Another feature of regression is that it is very versatile and can be used for various kinds of data, from predicting stock prices to estimating sea levels. The fact that regression is simple and well-studied means that there are multiple implementation techniques available in various languages.

And in fact, regression happens to be the simplest of the machine learning algorithms. We will now zoom in on the applications of linear regression. One of the common use cases for regression is to explain the variance in the underlying data. For example, the price of a stock may be determined by multiple factors. This includes the health of the economy overall, and maybe even the price of oil or steel or many other commodities.

But out of all these factors, there will be some which will explain the variance in the price of a stock much better than the others. So for example, if the particular stock you are tracking happens to be less sensitive to the health of the overall economy, and more sensitive to the price of oil, regression will help you determine this relationship.

[Video description begins] A question appears on the screen. It reads: How much variation in output is caused by a certain feature? [Video description ends]

And of course, we have seen that regression can be used in order to make predictions when the value you need to predict happens to be a continuous variable. So, if you're using your regression model in order to estimate the price of a stock, you could for example change the value of one of the input variables. So if you'd like to determine the value of a stock if there is a 20% drop in the price of oil. You could make use of regression in order to make that estimation.

[Video description begins] A question appears on the screen. It reads: If I change one feature, how much does that affect the output? [Video description ends]

When you are using regression in order to predict an outcome y given an input x, there are a few caveats. For instance, there needs to be a causal relationship between x and y and their values should not merely be correlated. For example, a cause can be the change in the quantity of rainfall in a particular region, and the effect will be a change in the yield of crop. It has been empirically proven that rainfall does effect the yield of crops, and it is not just that these two factors are correlated.

Also, this is the case, where x causes y and not the other way around. That is, it is not a change in the crop yield which effects the quantity of rainfall. So if the relationship between rainfall and the crop yield can be represented by this straight line. Consider that the crop yield, which is measured in metric tons per hectare, can be calculated by a straight line equation, alpha + beta times x, where x represents a quantity of rainfall in inches.

[Video description begins] A graph displays. The X-axis denotes the amount of Rain (which is the cause in this example), while the Y-axis denotes Crop yield (which is the effect in this example). There are many dots, plotted on the graph, which indicates an increase in crop yield with an increase in rain. A slanted straight line is drawn through the dots, showing the increase. The equation that appears next to the graph is, Regression line y is equal to alpha plus beta x. [Video description ends]

When presented with such a model, there are a few terms you need to be familiar with. For one, the term alpha in the equation is the y-intercept of the straight line. This represents the quantity of crop which will be produced even if there is no rainfall at all, and this is a very useful term in regression. And for that, consider that there are a number of farmers in the same geographical region who grow the same crop.
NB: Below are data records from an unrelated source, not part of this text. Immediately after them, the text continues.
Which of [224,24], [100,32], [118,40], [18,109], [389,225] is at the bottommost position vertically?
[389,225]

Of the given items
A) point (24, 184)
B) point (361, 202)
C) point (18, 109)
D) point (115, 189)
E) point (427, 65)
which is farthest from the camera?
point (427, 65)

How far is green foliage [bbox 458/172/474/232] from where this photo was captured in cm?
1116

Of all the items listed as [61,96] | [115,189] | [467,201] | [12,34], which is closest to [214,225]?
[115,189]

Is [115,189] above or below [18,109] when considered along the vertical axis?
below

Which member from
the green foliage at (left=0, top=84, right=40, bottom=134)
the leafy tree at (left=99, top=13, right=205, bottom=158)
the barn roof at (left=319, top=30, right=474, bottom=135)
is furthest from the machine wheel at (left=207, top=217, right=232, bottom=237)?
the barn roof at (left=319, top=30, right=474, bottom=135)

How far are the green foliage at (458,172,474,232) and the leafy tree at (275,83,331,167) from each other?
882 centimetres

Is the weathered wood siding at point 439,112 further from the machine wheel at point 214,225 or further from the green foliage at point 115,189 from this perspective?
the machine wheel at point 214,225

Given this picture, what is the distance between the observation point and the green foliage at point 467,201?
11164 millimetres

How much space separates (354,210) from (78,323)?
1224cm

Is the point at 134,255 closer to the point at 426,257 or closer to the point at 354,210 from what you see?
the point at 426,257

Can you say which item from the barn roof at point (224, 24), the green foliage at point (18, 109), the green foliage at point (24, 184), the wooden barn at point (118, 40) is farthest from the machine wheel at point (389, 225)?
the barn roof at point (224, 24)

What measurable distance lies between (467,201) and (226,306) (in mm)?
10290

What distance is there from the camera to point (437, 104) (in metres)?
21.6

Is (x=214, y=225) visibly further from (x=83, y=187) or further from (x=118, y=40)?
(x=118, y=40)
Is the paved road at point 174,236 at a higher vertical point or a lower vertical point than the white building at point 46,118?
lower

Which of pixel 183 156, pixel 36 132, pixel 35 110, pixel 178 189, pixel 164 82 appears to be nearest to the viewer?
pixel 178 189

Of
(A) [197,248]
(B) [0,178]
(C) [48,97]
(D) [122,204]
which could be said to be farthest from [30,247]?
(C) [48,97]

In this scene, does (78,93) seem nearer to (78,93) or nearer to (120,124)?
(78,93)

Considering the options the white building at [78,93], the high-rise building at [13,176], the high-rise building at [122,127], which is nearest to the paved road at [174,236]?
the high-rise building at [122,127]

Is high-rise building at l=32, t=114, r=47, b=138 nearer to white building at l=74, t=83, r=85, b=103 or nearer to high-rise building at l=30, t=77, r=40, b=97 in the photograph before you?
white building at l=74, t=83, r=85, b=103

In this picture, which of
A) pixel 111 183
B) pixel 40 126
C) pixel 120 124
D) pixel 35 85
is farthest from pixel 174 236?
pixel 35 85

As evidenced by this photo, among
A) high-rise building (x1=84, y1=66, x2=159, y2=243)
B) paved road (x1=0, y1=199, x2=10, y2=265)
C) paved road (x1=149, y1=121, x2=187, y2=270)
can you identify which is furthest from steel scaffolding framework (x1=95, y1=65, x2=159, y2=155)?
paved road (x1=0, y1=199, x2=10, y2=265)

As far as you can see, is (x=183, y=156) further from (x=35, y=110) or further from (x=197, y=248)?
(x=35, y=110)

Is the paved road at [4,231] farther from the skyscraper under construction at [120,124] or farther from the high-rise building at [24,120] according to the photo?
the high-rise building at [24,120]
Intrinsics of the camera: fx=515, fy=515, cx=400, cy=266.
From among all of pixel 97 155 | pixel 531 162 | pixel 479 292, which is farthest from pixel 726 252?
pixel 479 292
[Video description begins] The line extends itself in the reverese direction as a dotted line to meet the Y-axis or Crop yield. The distance between this point of the Y-axis and the zero on the X-axis is denoted as alpha. [Video description ends]

If a regression line such as this one is generated for each of the farmers over a number of years, then the distinguishing factor between each of the farmers will often be the alpha number. This is because all of these farmers will get the same quantity of rain, but each of their individual techniques when growing the crop will be captured by the alpha value.

And you could say that the farmer with the higher alpha happens to be a better farmer. And then there is the beta in the equation, which represents the slope of the line. This determines the sensitivity of the output, which is the crop yield, to the input, which is the quantity of rainfall. So when the input, which is the quantity of rainfall, increases by 1 unit, the output, which is the crop yield, increases by beta units.

[Video description begins] This is explained graphically with the use of the line and two dots on the line. The first dot on the line acts as a reference point. A horizontal dotted line is drawn from this point to show an increase of 1 unit of x. At the point where this increment ends graphically, a vertical dotted line is drawn to meet the slanted line. The length of this vertical line is denoted as beta. [Video description ends]

And of course, once we have this equation for the regression line, which is y is equal to alpha plus beta times x, we can use this in order to make predictions.

[Video description begins] The graph depicts the predictive relation between the rain and the crop yield. 2 perpendicular lines are drawn from the middle of the Y-axis and the X-axis to meet the regression line. Above the graph is the instruction: Given a new value of x, use the line to predict the corresponding value of y. [Video description ends]

So if the weather forecast predicts that for this region, there will be 13 inches of rain in the season, then a farmer can estimate that their crop yield will be 35 metric tons, and then plan accordingly.